If you wish to progress the matter further, I suggest it is appropriate that it be placed on an agenda for discussion at an Executive Committee meeting”.The Chairman is happy with the initial decision, and he continues to support my application.
Leaving aside the fact that this looks like a bad ping-pong game, and from an initial approval it changed into a rejection, I need to understand who is right and who is wrong.

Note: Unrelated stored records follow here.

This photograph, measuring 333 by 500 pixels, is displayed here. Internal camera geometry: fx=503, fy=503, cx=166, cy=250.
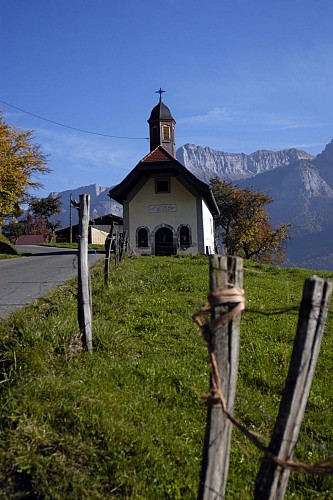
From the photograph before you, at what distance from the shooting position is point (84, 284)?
6.71m

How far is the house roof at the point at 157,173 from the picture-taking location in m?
31.1

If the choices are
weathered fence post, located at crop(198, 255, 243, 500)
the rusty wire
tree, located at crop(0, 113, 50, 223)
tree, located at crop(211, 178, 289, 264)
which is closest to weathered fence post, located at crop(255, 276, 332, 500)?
the rusty wire

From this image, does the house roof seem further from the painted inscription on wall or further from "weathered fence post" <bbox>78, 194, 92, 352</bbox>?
"weathered fence post" <bbox>78, 194, 92, 352</bbox>

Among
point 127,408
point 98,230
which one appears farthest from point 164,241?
point 98,230

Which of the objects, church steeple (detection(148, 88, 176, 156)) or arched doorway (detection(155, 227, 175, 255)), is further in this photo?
church steeple (detection(148, 88, 176, 156))

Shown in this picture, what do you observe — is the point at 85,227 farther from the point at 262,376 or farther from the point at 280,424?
the point at 280,424

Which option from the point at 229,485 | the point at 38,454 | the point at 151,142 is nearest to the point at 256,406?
the point at 229,485

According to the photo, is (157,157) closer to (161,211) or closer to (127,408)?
(161,211)

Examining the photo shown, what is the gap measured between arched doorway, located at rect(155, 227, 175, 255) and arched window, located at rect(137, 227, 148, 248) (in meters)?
0.69

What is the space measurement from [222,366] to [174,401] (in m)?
2.66

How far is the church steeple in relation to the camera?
124ft

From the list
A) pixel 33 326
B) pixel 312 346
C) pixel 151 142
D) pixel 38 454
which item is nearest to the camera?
pixel 312 346

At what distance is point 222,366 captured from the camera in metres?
2.65

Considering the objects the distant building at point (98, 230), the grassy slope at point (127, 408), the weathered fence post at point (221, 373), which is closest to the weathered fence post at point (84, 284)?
the grassy slope at point (127, 408)
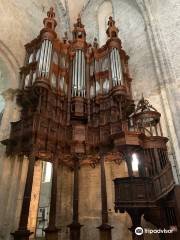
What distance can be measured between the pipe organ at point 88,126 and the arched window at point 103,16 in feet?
12.3

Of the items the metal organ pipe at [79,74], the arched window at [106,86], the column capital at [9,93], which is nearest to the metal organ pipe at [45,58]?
the metal organ pipe at [79,74]

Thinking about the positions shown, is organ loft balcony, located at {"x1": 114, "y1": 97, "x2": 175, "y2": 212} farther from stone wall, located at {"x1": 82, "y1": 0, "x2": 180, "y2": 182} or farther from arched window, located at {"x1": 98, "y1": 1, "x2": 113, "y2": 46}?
arched window, located at {"x1": 98, "y1": 1, "x2": 113, "y2": 46}

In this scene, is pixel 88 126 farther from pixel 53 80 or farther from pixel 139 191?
pixel 139 191

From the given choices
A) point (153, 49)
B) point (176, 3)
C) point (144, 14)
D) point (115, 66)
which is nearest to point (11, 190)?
point (115, 66)

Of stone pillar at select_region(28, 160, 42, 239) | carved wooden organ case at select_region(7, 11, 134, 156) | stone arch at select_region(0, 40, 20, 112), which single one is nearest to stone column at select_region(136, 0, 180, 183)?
carved wooden organ case at select_region(7, 11, 134, 156)

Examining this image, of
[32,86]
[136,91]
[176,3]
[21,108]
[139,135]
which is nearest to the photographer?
[139,135]

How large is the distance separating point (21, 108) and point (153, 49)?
7941 millimetres

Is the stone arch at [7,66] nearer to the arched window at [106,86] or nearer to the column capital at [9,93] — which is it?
the column capital at [9,93]

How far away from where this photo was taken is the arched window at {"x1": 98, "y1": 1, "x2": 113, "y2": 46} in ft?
53.2

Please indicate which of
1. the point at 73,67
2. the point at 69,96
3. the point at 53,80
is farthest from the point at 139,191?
the point at 73,67

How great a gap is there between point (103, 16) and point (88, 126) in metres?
12.2

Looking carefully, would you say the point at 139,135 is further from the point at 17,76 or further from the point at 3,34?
the point at 3,34

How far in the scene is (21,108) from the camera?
10.2 m

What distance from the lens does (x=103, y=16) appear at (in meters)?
17.6
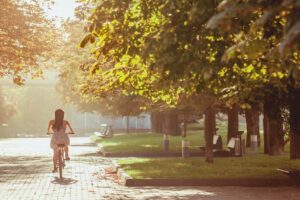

Is a Bylaw required? in my application to the ExCo I already stated in writing that all the associated expenses, such as maintenance, repairs of any damage to the common property, insurance, etc will be entirely my responsibility, and I will use only builders / engineers with appropriate certifications and building insurance (at least $20Mil), they will work to minimise any disturbance to the building and neighbours, we will place all the materials straight from the street onto the verandah (with a crane), so as not to use the common areas for transporting construction materials, etc.
Lastly, I know that the legislation has changed in 2009 to reduce the burden for erecting structures such as a pergola, etc. But this being at a height of more than 1 m from the street level it does require Council approval.
So was the Town Planner right or the Strata Manager right?
Plus, how appropriate (or legal) it is to change a decision already made, in the way it was changed in my case?